— BEGIN DATA FOR THIS EXERCISE —

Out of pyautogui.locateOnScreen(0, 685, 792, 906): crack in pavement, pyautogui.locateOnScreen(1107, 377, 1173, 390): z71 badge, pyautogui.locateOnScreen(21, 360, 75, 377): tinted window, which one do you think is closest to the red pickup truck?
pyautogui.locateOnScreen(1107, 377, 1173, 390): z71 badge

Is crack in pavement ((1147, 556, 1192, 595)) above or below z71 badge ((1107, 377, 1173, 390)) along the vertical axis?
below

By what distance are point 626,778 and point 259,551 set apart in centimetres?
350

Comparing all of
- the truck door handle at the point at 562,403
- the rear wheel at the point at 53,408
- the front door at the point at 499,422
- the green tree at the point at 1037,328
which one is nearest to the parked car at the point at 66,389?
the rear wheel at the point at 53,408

— END DATA FOR THIS EXERCISE —

- [TASK]: Recast the material above as a JSON list of strings, with each line as its own string and blank lines omitted.

- [EXERCISE ANSWER]:
[
  "Out of pyautogui.locateOnScreen(0, 685, 792, 906): crack in pavement, pyautogui.locateOnScreen(1107, 377, 1173, 390): z71 badge, pyautogui.locateOnScreen(21, 360, 75, 377): tinted window, which one do you think is closest to the red pickup truck?",
  "pyautogui.locateOnScreen(1107, 377, 1173, 390): z71 badge",
  "Is crack in pavement ((1147, 556, 1192, 595)) above or below z71 badge ((1107, 377, 1173, 390)) along the vertical axis?",
  "below",
  "By what distance are point 626,778 and point 259,551 set apart in centimetres?",
  "350",
  "Comparing all of",
  "- the truck door handle at the point at 562,403",
  "- the rear wheel at the point at 53,408",
  "- the front door at the point at 499,422",
  "- the green tree at the point at 1037,328",
  "which one is nearest to the parked car at the point at 66,389?",
  "the rear wheel at the point at 53,408"
]